This preserves spatial details while adding global context for boundary detection.

Mid-level integration: mid-resolution features combine \(\tilde{{\bf{C}}}_2\) with upsampled deep features through PAB processing:

$$\begin{aligned} {\bf{F}}_2^{\text {fused}} = \text {PAB}(\tilde{{\bf{C}}}_2 + \text {Upsample}_{2 \times }(\hat{{\bf{P}}}_4)) \end{aligned}$$
(23)

PAB’s dual DASPP blocks and MHSA handle multi-scale processing efficiently.

Deep feature processing: the deepest transformer features undergo PAB enhancement:

$$\begin{aligned} {\bf{F}}_3^{\text {deep}} = \text {PAB}(\hat{{\bf{P}}}_4) \end{aligned}$$
(24)

Hierarchical decoding: top-down processing with lateral connections progressively combines multi-scale features:

$$\begin{aligned} \bf{U}_4&= \text {Upsample}_{2 \times }({\bf{F}}_3^{\text {deep}}) \end{aligned}$$
(25)
$$\begin{aligned} {\bf{F}}_4^{\text {combined}}&= \text {CBAM}(\bf{U}_4 + {\bf{F}}_2^{\text {fused}}) \end{aligned}$$
(26)
$$\begin{aligned} \bf{U}_3&= \text {Upsample}_{2 \times }({\bf{F}}_4^{\text {combined}}) \end{aligned}$$
(27)
$$\begin{aligned} {\bf{F}}_5^{\text {final}}&= \text {CBAM}(\bf{U}_3 + {\bf{F}}_1^{\text {fused}}) \end{aligned}$$
(28)

CBAM refinement at each stage maintains feature quality and suppresses irrelevant information.
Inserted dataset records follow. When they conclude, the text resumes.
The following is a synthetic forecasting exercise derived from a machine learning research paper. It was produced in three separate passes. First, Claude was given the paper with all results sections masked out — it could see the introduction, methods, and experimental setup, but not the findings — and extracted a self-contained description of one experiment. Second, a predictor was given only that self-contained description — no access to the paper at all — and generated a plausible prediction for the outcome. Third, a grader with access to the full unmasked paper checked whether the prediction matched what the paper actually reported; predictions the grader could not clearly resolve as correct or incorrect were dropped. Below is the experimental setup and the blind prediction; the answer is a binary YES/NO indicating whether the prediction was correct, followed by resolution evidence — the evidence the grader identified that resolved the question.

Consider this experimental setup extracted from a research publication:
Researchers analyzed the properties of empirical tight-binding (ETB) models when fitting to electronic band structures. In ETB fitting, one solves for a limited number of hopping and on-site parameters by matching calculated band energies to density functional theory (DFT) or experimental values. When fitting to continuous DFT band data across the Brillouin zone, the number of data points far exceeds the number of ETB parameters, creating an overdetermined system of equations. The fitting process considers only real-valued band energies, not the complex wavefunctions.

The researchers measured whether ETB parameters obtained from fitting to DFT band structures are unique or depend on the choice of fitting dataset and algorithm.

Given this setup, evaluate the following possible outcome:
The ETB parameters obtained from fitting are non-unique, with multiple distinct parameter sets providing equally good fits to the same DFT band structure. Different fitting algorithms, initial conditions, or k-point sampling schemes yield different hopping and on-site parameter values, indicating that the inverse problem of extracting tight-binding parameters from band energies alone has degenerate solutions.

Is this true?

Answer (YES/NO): YES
Output generation: final upsampling and \(1 \times 1\) convolution produce the segmentation mask:

$$\begin{aligned} \bf{Y}_{\text {final}} = \sigma (\text {Conv}_{1 \times 1}(\text {Upsample}_{2 \times }({\bf{F}}_5^{\text {final}}))) \end{aligned}$$
(29)

where \(\bf{Y}_{\text {final}} \in \mathbb {R}^{B \times 1 \times 224 \times 224}\) represents the binary polyp segmentation output. This progressive approach effectively combines multi-scale spatial information with global context for accurate polyp detection.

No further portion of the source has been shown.